Hannah quitó su brazo inmediatamente y se sentó en la cama. Para su sorpresa, estaba debajo de las sábanas.
—¿Cómo lo has hecho? —preguntó.
—¿Hacer qué? —Riley bostezó con un fuerte rugido.
—Dijiste que me despertarías.
—Lo intenté.
—Obviamente no insististe mucho —dijo Hannah y salió de la cama—. No tenías derecho… Acordamos que…
—Espera un momento, cariño, si tú…
—No me llames cariño. Nunca.
No le gustaba cómo lo había dicho. Jerry siempre lo había pronunciado con gran ternura y no iba a permitir que ese hombre profanara los preciosos recuerdos que tenía de su novio.
—Está bien. Para tu información, traté de despertarte, pero dormías profundamente.
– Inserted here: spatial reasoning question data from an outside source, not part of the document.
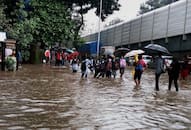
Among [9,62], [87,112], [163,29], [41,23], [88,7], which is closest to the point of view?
[87,112]

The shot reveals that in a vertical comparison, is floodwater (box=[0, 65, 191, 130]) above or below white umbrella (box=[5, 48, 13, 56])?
below

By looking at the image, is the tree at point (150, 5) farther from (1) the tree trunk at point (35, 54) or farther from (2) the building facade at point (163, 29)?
(1) the tree trunk at point (35, 54)

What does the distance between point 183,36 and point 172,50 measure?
4.15 metres

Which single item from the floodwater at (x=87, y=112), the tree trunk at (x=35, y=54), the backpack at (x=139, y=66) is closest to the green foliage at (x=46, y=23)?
the tree trunk at (x=35, y=54)

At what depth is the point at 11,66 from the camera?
26.3 m

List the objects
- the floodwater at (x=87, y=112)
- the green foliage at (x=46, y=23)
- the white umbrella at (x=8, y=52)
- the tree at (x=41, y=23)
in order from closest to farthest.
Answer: the floodwater at (x=87, y=112) < the white umbrella at (x=8, y=52) < the tree at (x=41, y=23) < the green foliage at (x=46, y=23)

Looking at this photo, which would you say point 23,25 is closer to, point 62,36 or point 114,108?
point 62,36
O te arrastraba hacia el salón o te dejaba dormir, y opté por lo último.
Hannah lo miró fijamente. Se había levantado de pronto y se sentía bastante mareada.
—Hannah, estás muy pálida. ¿Te pasa algo?
—Estoy perfectamente —mintió—. La conocida sensación se apoderaba de su estómago. Un sudor frío se apoderó de su frente y sus rodillas no la sostenían.
—No hay razón para que estés tan disgustada. Haré lo que haría un caballero y dormiré sobre la manta. Nuestros cuerpos no se tocarán, te lo prometo. Hannah, ¿me estás escuchando?
Ella no escuchó lo que le decía. Corrió hacia el cuarto de baño con la mano en la boca y llegó justo a tiempo para vaciar su estómago.
Riley la ayudó a levantarse y le limpió la cara cuidadosamente con un paño húmedo.
—No quería disgustarte. ¡Maldita sea! Si hubiera sabido que ibas a enfermar, me habría acostado en el sofá. Mira, tú te quedas en la cama y yo acamparé en el salón hasta que nos mudemos.
Era tan cariñoso, se mostraba tan preocupado… Hannah tocó la mejilla de Riley con la punta de sus dedos y le sonrió débilmente.
—Que esté enferma no tiene nada que ver con el disgusto. Es el bebé.
—¿Con qué frecuencia ocurre esto?
—Ahora estoy mejor que en los primeros meses.
—¿Con qué frecuencia? —repitió con firmeza.